At the far end of Namhae Island, there’s a curious town with German buildings, restaurants and signs. Inhabited by Koreans returned from Germany, it’s a bit phony, to attract tourists, but it’s also very organic, for these Koreans feel most comfortable among each other, marked as they are by their years in Germany, working menial jobs from the 60’s onward. Germanish, they make their own wursts, quaff German beer and eat rather lousy sauerkraut, just as my three decades in the US leave me with a regular hankering for an honest cheeseburger, and also Tex-Mex, where I can find it. American enough, I prefer Tex-Mex over Mexican, naturally, which I’ve had plenty of in Meh Hee Koh.

At my ominously named Busan guesthouse, One Way, we were just fluke refugees from what we thought would be a passing storm, but as the weeks dragged on, we started to wonder. Twice I had to go to immigration to extend my visa, but the office happened to be nearby, and the process was extremely quick and efficient, Korean style. Any time you have to appeal to a bureaucrat to be allowed to breathe, eat and shop somewhere, there is stress, however.

At One Way, there was a Spaniard of about 50 waiting to return to his Thailand home. Leaving without saying goodbye, Pablo left behind, on the guesthouse’s negligible book rack, a hard cover copy of Borges’ Historia universal de la infamia. With much enthusiasm, I recommended it to Gustavo, a Brazilian who spoke Spanish, English and Korean, but he wasn’t interested. Like several other young people there, Gustavo exchanged labor for room and board, though the eating wasn’t so great, he moaned, for he was losing weight.

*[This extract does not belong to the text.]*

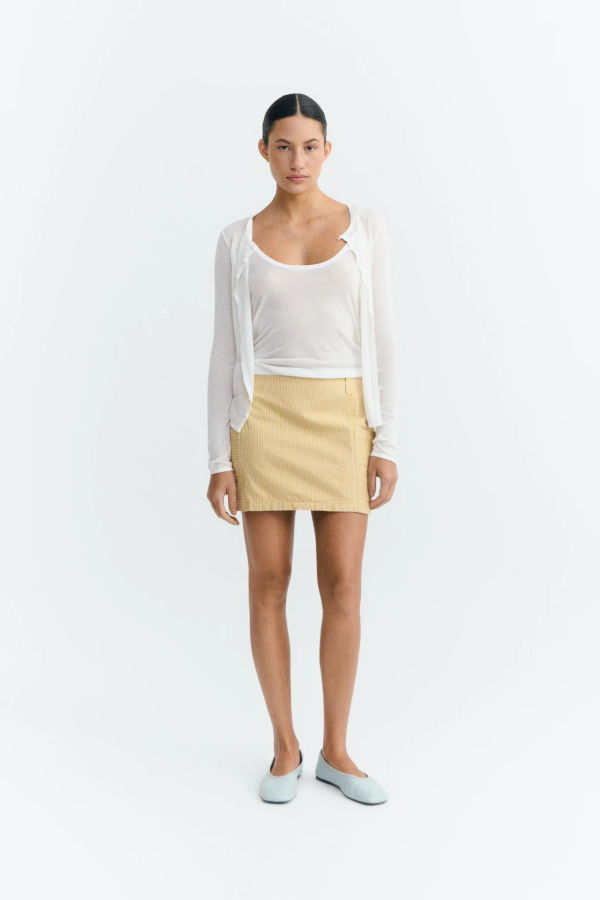 Thinking MU Mina Tan Stripe Skirt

Though I rarely listened to recorded music, I couldn’t escape a song by (G)I-DLE during my five months in South Korea. Sung and rapped by five sultry babes, it swarmed over me in countless cafes. As has been pointed out, Satanic themes are often woven into the videos of top music acts, so in this celebration of lesbianism, apparently the first in K-pop, we have a church to hedonism and self-worship, sex as a mud-kneaded-with-blood descent into hell but celebrated as an ecstatic ascent into heaven, a white thus cleansed or whitewashed forbidden fruit, sexlessness as being fenced with barbed wire, day-to-day living as being casually dragged by thugs, a finger to the temple mimicking suicide because it’s cool and kinda fun, masked thus faceless humanity to highlight one’s supposed stardom, the Sacrament as intoxication and death, climax or fulfillment as arriving, at last, at a cemetery with many white crosses. For the record, I have nothing against lesbians. I’m just pointing out how lesbianism is depicted here as an extremely dark religious experience, in a song called, what else, “Oh my God!”

From Busan, I took buses or trains to dozens of towns and cities, and everywhere, there was the same well-organized, pleasant society, with all your needs within easy reach, but this was only South Korea on the surface. In 2019, thus before Covid, the top five countries for suicide per capita were Lesotho, Guyana, Eswatini, South Korea and Kiribati. All but one could blame poverty as a key factor.

When not drinking themselves stupid or committing suicide, many South Koreans check into a prison themed hotel, where, deprived of nearly everything, and fed miserly, meatless meals, they can feel more relaxed and free, at $90 per night.

Since the pre-Covid world was clearly out of whack, many people actually welcomed the violent pause brought about by lockdowns, but listen, this Reset is not designed to simplify your life and recharge your spirit, Zen style.

Since there’s a million idiots born each second, feel free to believe, “You will own nothing, and you will be happy.” At least they ain’t lying entirely.